Classifications

• • C—CHEMISTRY; METALLURGY
  • C07—ORGANIC CHEMISTRY
  • C07K—PEPTIDES
  • C07K7/00—Peptides having 5 to 20 amino acids in a fully defined sequence; Derivatives thereof
  • C07K7/04—Linear peptides containing only normal peptide links
  • C07K7/06—Linear peptides containing only normal peptide links having 5 to 11 amino acids
• • C—CHEMISTRY; METALLURGY
  • C07—ORGANIC CHEMISTRY
  • C07K—PEPTIDES
  • C07K14/00—Peptides having more than 20 amino acids; Gastrins; Somatostatins; Melanotropins; Derivatives thereof
  • C07K14/435—Peptides having more than 20 amino acids; Gastrins; Somatostatins; Melanotropins; Derivatives thereof from animals; from humans
  • C07K14/745—Blood coagulation or fibrinolysis factors
  • C07K14/755—Factors VIII, e.g. factor VIII C (AHF), factor VIII Ag (VWF)

Definitions

• the present invention relates to a peptide with binding affinity for factor VIII, a carrier material to which the peptide according to the invention is bound, a diagnostic agent containing the peptide according to the invention, use of the peptide for labeling, identification or purification of factor VIII and a method for producing the invention Peptide synthesized in a liquid or solid phase system.

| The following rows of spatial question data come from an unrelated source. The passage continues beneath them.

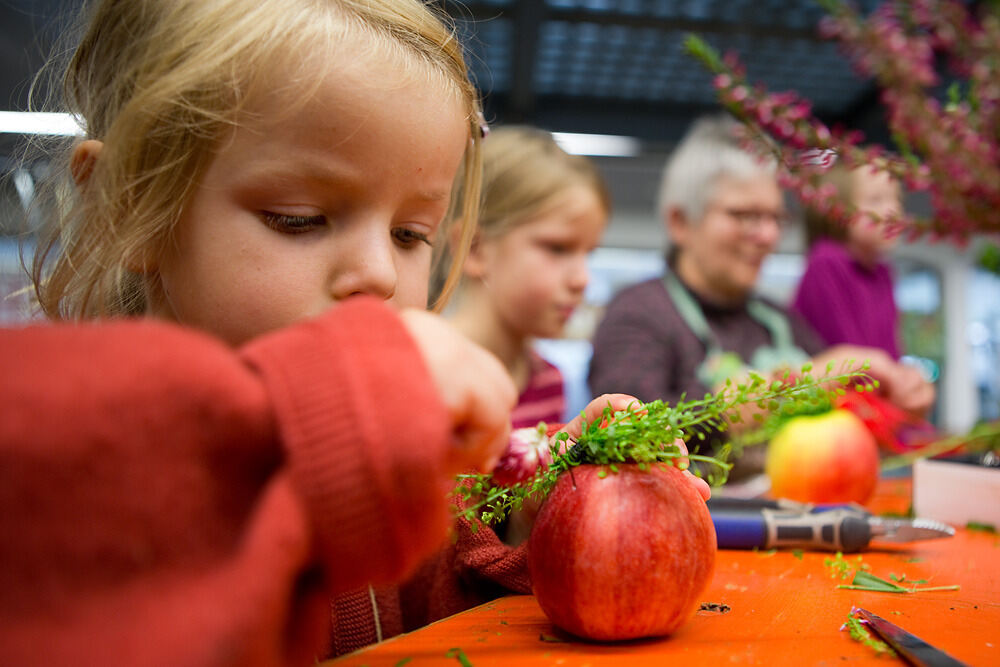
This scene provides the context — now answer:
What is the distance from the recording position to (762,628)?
51cm

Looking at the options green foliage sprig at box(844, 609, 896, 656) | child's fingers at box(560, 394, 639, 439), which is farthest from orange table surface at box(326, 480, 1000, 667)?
child's fingers at box(560, 394, 639, 439)

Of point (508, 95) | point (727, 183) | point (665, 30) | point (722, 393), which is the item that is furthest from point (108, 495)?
point (508, 95)

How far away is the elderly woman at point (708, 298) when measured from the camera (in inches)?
66.0

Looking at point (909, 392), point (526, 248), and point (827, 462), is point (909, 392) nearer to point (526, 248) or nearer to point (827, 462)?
point (827, 462)

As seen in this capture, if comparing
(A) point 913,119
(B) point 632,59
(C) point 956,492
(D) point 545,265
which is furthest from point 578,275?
(B) point 632,59

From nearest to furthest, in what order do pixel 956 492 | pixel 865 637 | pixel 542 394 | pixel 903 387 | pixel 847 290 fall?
pixel 865 637, pixel 956 492, pixel 903 387, pixel 542 394, pixel 847 290

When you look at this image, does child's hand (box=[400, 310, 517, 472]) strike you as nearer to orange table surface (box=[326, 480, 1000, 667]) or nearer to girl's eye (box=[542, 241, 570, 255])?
orange table surface (box=[326, 480, 1000, 667])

• Affinity chromatography (Yannis Chonis; Process Affinity Chromatography, in Separation Processes in Biotechnology, Ed. JA Asenjo, pages 401 to 494, Marcel Dekker, New.) Is a method that is well established in the prior art for the purification of particularly complex structures such as proteins York 1990; SR Narayanon, Preparative affinity chromatography of proteins, J. Chromatogr. A, 658 (1994) 237 to 258).

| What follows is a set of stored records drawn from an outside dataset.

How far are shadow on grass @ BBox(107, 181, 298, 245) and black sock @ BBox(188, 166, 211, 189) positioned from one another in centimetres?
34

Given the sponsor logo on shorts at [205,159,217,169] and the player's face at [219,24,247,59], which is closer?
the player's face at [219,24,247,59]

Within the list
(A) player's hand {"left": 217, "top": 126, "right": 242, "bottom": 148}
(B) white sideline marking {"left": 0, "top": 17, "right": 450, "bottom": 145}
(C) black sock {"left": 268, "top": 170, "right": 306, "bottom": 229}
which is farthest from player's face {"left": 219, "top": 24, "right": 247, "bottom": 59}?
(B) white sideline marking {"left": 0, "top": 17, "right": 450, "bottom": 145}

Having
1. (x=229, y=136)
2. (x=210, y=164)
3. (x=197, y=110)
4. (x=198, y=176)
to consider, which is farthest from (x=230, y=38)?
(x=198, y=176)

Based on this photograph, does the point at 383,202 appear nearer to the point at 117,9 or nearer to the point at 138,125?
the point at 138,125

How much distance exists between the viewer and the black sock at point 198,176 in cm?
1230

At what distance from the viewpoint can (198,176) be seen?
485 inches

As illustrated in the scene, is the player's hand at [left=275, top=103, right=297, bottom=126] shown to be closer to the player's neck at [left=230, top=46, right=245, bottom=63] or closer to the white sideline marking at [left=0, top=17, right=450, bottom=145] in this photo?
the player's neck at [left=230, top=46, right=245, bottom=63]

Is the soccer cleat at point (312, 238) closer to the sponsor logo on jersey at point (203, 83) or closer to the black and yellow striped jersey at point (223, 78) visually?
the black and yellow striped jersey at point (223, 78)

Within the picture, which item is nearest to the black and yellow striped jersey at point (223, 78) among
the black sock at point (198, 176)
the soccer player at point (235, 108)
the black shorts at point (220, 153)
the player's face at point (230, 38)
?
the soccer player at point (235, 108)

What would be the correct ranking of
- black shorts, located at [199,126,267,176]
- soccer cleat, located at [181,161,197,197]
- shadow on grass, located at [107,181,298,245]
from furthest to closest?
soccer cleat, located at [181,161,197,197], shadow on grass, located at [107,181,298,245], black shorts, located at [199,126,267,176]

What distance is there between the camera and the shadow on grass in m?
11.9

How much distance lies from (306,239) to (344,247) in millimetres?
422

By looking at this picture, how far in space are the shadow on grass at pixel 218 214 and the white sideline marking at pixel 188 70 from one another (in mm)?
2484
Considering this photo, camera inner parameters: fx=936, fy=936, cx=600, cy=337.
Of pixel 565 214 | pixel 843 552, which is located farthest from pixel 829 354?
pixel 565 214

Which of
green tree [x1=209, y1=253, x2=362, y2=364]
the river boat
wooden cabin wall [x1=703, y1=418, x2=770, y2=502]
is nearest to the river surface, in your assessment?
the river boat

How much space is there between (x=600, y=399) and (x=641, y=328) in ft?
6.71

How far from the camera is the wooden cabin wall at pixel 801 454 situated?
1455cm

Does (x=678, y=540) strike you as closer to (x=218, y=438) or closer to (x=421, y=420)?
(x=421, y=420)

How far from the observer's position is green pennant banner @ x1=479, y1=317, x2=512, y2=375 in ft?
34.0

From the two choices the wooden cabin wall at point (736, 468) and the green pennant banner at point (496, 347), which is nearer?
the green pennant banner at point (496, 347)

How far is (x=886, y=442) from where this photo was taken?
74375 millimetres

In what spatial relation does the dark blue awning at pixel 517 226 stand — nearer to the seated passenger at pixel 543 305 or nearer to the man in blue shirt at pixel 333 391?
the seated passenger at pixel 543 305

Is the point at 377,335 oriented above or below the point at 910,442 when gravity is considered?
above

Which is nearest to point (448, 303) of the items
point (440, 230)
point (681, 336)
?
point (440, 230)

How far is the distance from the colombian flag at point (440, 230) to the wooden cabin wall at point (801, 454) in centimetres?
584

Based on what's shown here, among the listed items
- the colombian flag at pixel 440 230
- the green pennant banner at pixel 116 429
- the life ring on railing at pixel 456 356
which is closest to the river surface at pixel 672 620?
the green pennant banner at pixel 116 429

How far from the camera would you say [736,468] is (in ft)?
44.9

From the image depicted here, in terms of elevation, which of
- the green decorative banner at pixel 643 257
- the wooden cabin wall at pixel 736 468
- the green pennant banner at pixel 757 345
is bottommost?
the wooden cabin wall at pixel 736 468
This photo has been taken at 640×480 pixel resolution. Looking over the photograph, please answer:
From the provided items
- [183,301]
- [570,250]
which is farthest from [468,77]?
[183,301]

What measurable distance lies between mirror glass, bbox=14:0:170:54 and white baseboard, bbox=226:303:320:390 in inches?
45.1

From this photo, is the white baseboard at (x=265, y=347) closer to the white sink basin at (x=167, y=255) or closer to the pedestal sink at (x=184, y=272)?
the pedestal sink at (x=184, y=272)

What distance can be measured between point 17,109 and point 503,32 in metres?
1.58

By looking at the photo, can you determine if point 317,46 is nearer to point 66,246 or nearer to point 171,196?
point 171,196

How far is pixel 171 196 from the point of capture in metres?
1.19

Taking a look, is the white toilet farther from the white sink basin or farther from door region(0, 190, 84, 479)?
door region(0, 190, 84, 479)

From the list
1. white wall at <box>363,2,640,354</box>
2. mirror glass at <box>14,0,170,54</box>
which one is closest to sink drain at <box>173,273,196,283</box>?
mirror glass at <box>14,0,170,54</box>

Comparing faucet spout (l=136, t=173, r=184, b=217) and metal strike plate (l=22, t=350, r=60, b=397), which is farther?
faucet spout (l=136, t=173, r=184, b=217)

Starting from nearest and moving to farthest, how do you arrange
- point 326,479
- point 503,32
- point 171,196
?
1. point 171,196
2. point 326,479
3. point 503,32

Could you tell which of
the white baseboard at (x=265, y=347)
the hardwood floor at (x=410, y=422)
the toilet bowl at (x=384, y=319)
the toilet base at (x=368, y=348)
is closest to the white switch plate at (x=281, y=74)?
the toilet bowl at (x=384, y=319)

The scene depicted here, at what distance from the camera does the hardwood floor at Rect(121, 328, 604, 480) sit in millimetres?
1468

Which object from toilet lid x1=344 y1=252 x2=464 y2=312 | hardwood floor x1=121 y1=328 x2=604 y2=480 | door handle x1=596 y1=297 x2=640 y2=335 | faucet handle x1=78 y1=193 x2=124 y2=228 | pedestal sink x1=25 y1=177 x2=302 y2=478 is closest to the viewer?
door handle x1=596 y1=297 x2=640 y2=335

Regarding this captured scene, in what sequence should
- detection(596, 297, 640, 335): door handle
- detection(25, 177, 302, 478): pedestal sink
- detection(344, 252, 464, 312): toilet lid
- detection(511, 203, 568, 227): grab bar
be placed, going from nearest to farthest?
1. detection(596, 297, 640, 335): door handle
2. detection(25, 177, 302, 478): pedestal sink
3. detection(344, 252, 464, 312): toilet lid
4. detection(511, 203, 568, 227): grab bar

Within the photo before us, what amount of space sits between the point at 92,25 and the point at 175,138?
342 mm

• Huang, Ping Y. et al. describe in "Bioorganic & Medicinal Chemistry", Vol. 4, No. 5, pp. 699 to 708, 1996 the use of peptides which can be used for the affinity purification of von Willebrand factor.
• the von Willebrand factor is a component in the blood plasma and plays an important role in the stabilization of factor VIII.
• Factor VIII itself is also a valuable plasma component, which is of particular therapeutic interest, namely for eliminating disorders of the blood coagulation cascade, in which factor VIII plays an important role.
• the preparation of factor VIII from blood plasma continues to play an important role.
• Numerous methods for the purification of factor VIII by means of chromatographic methods are known.
• Methods of immunoaffinity chromatography are also used, in which antibodies against factor VIII are immobilized on a support and factor VIII-containing samples are brought into contact with this support material, so that factor VIII can be isolated from the samples in question by immunoaffinity reactions.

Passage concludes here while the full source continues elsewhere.